After lung transplant
Recipients, after lung transplantation, are treated with three types of anti-rejection drugs (immunosuppressants). These are: cyclosporine or tacrolimus, azathioprine or mycophenolate, mofetil And prednisolone. In most centers, then, patients receive post-operative prophylaxis against cytomegalovirus (CMV) infection with antiviral drugs.
The follow-up (close control of the operation) after a lung transplant is extremely complex and requires a high level of cooperation from the patient. The main objective is to avoid, recognize and treat all complications in advance. Apart from the patient's cooperation, regular examinations, contact with the transplant center, chest x-ray examinations, laboratory tests, pulmonary function tests and bronchoscopies are also essential. In the initial phase, lung function usually improves continuously and reaches a plateau (state phase) after about 3 months. Then, the values vary only slightly. A decrease in lung function value of more than 10% may be indicative of a serious problem such as rejection, infection, airway obstruction, or obstructive bronchiolytic syndrome (BOS). To diagnose a transplant complication early, some centers recommend evaluating the spirometry at home: the patient is in fact discharged in possession of a spirometer issued by the hospital, and has the task of checking his spirometry twice a day and contacting the center in case this was abnormal.
Organ dysfunction after transplant
In the initial phase of lung transplantation, there may be a dysfunction of the transplanted organ (initialed as PGD), characterized by diffuse and visible lung infiltrations, but not always, by conventional Computed Tomography and, only if very numerous and severe, by radiography of the Chest.
PGD occurs in 11-60% of patients; its development in the early postoperative period would adversely affect their long-term survival. Researchers found that PGD, in its most severe form, exposes patients to a high risk of mortality after transplantation, therefore it is necessary to increase the period of intensive care and the days of post-operative hospitalization.
For the evaluation, classification and definition of PGD, many scholars have thought they could use a new high resolution computed tomography, called HRCT (High Resolution Computer Tomography) or MSCT (Multi-Slice Computer Tomography), which is capable of performing tomographic scans (ie to scan and represent, thanks to X-rays, extremely thin "slices" of portions of the human body) at high resolution. Its use has been tested and approved in studies on cystic and pulmonary fibrosis, and on chronic obstructive bronchitis with or without pulmonary emphysema, in which it has proved to be an extremely useful tool for characterizing the disease.

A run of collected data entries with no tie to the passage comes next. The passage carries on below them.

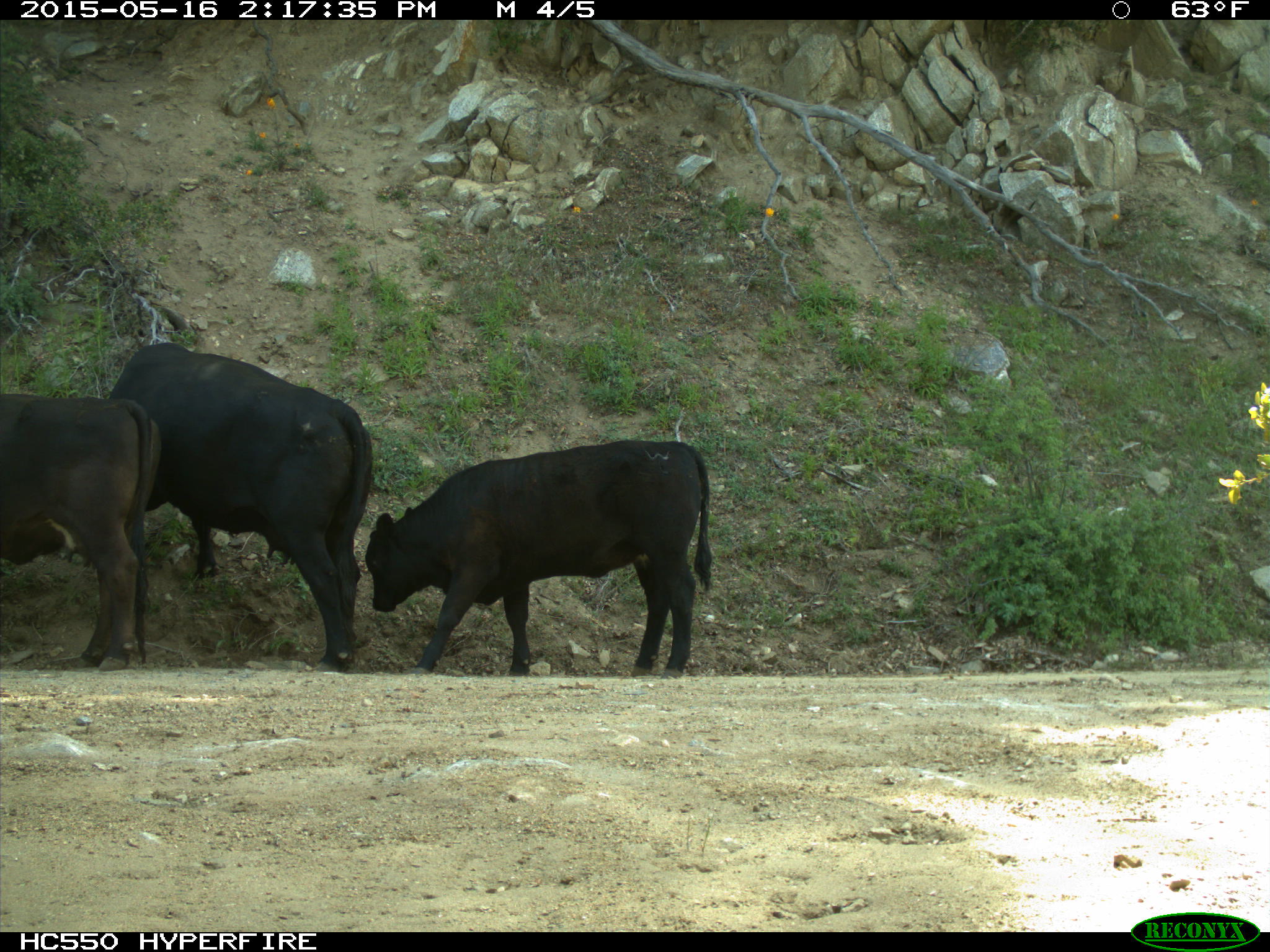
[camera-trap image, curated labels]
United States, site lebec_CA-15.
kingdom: Animalia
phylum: Chordata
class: Mammalia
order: Artiodactyla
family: Bovidae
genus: Bos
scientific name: Bos taurus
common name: domestic cow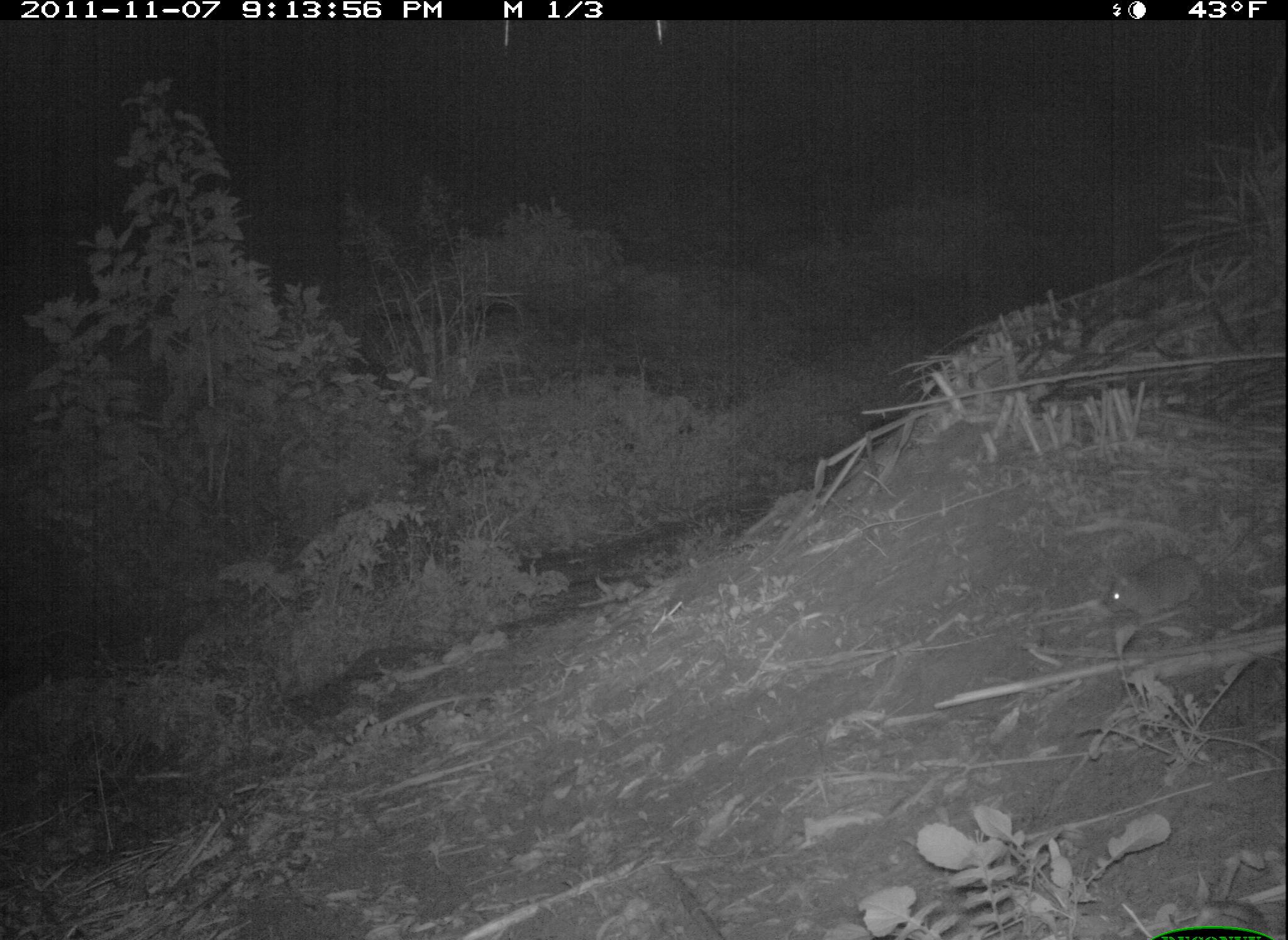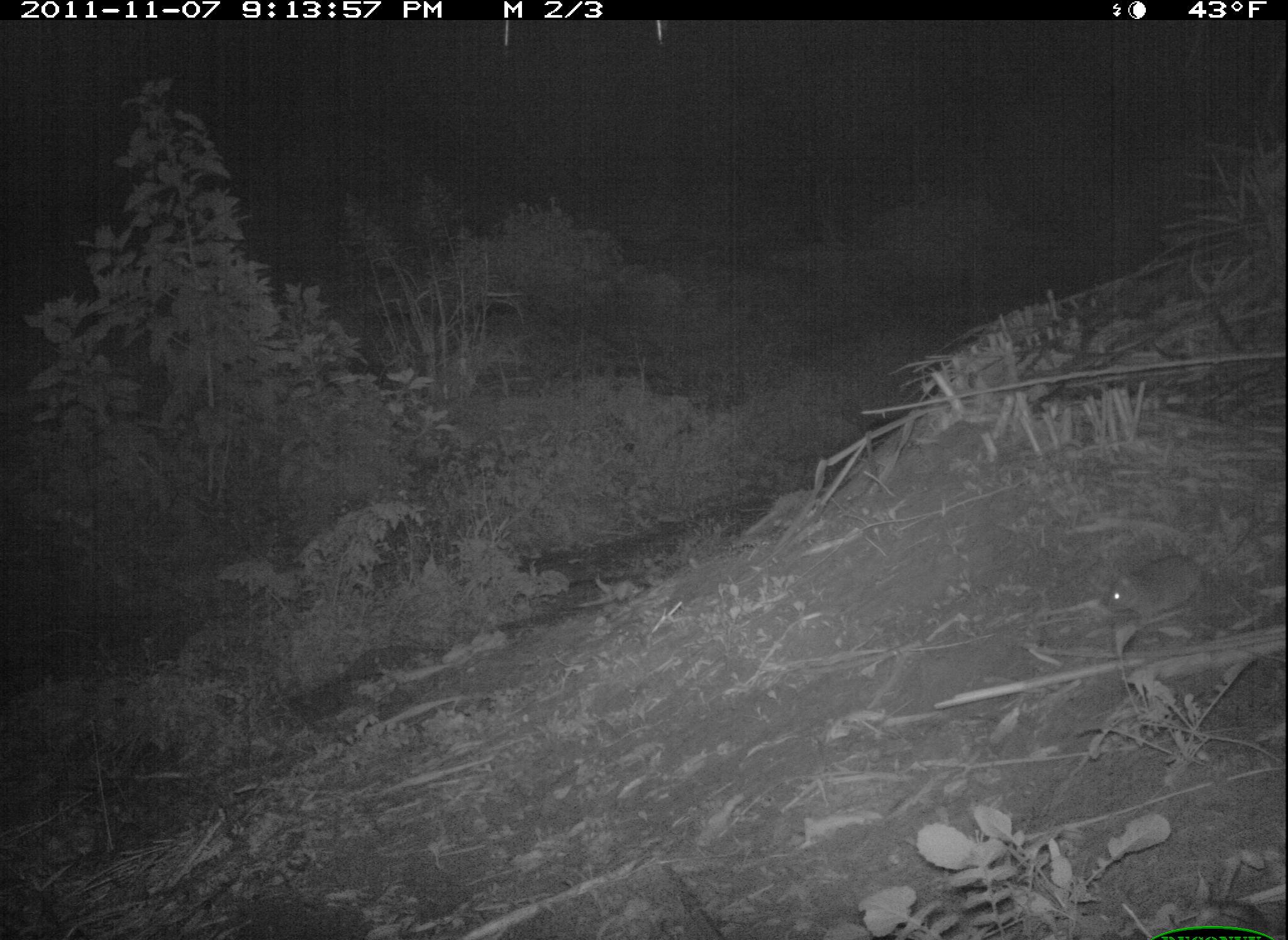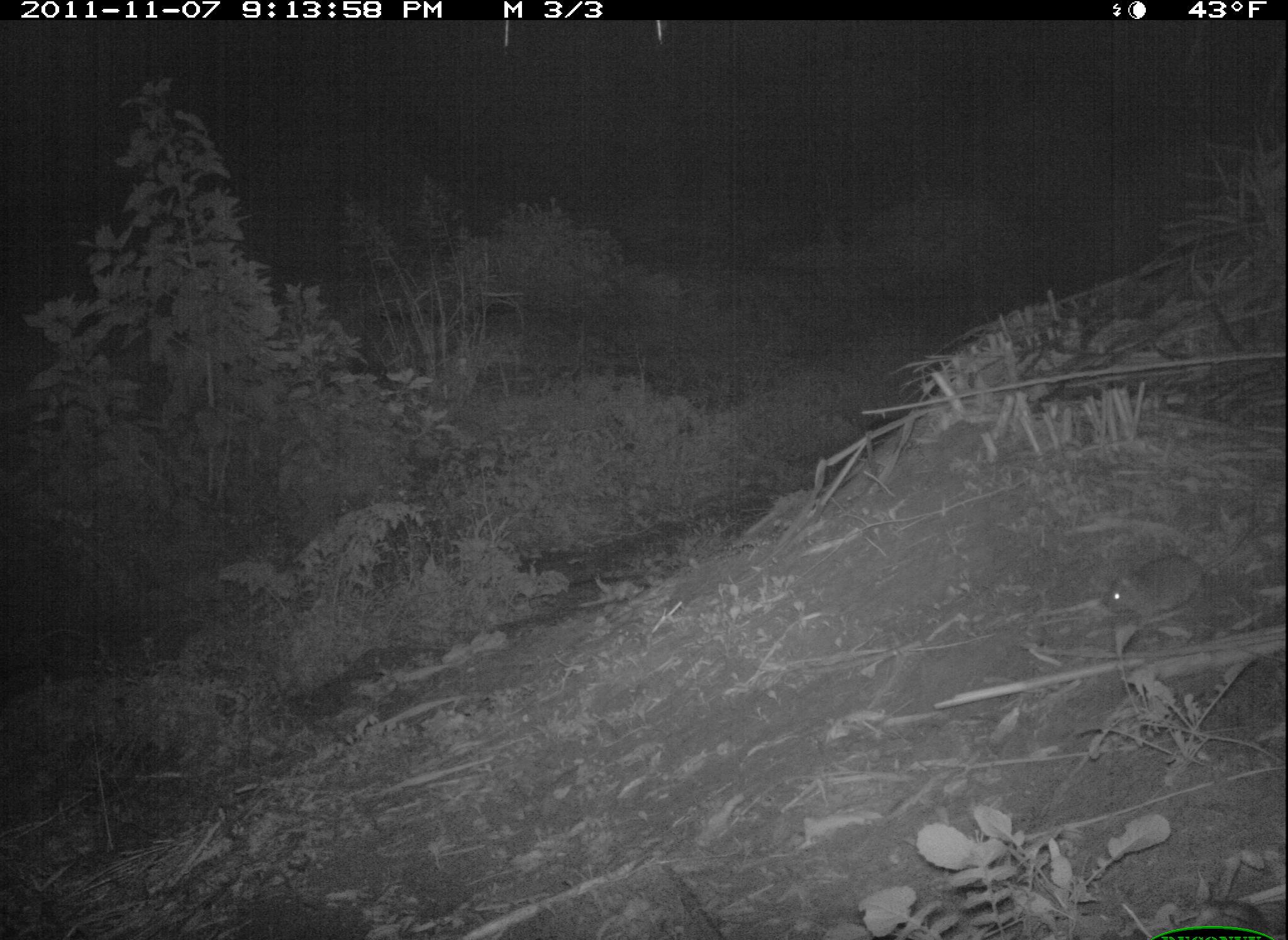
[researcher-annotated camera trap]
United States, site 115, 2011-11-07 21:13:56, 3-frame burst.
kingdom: Animalia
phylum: Chordata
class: Mammalia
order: Rodentia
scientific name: Rodentia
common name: rodent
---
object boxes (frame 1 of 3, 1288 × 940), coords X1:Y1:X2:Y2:
rodent: 1085:530:1233:636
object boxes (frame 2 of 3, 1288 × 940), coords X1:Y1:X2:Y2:
rodent: 1107:533:1251:619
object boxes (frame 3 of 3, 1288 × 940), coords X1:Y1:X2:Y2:
rodent: 1093:533:1219:651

However, the use of this new machine on PGD has not yet been sufficiently tested to monitor the first phase, the most critical one, after a lung transplant, even if the results seem promising and it is thought, in the very near future, to In fact, the pulmonary structure anomalies visible on CT scan are closely linked to the severity of the disease, and it is therefore recommended, to evaluate PGD, to consider the use of HRCT. The scan plane with HRCT (or MSCT) that you plan to use after a transplant is shown in the Table 2.
It has been shown that even the smallest airways can be optimally visualized using this technique, thanks to the machine's ability to produce high resolution scanner overlays from 0.5mm to 1-2mm thick. whole chest. The advantages of HRCT are represented by the fact that even small details are available and the ability to distinguish areas of lung parenchyma that show different pathological pictures. A potential disadvantage, however, is given by the exposure of patients to high doses of radiation.
Table 2 - MSCT scan plane
First MSCT: Third day post lung transplant: Major lung changes are expected at this time.

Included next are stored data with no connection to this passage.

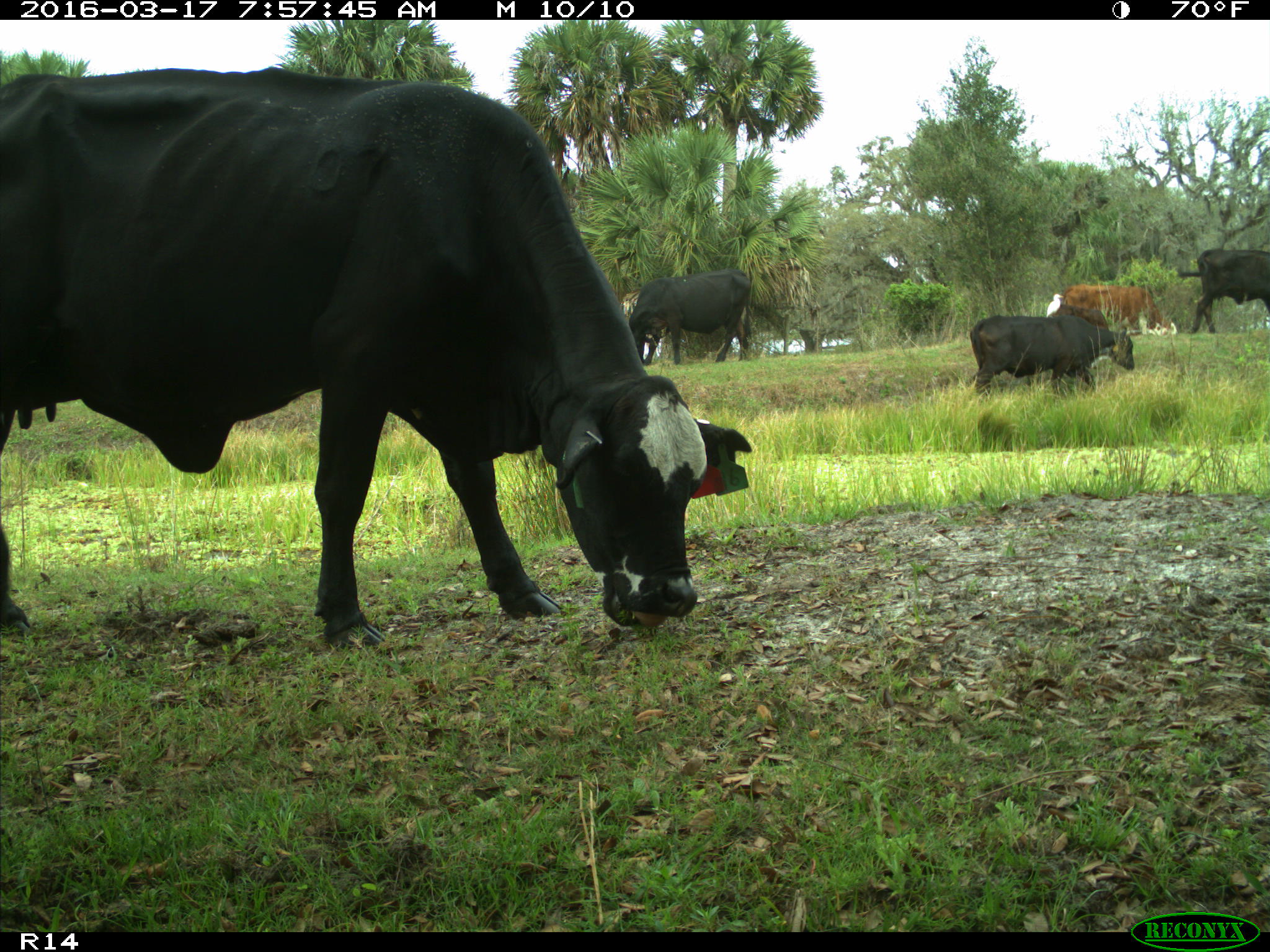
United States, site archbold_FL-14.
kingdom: Animalia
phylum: Chordata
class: Mammalia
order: Artiodactyla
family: Bovidae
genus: Bos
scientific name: Bos taurus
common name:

Second MSCT: Fourteenth day post-transplant. Biopsies will be done before the scan in order to avoid artifacts. Most patients with PGD will have a normal chest X-ray, while clear morphological changes in lung tissue will be observed with MSCT.
Third MSCT: Three months post-transplant: Most patients have achieved stable lung function, near the maximum achievable after transplant. Thus, at this stage, the risk of developing PGD is now out of date.
Fourth MSCT: Twelve months post-transplant. Patients will be fairly stable so any changes found to the lungs at this time will most likely be chronic.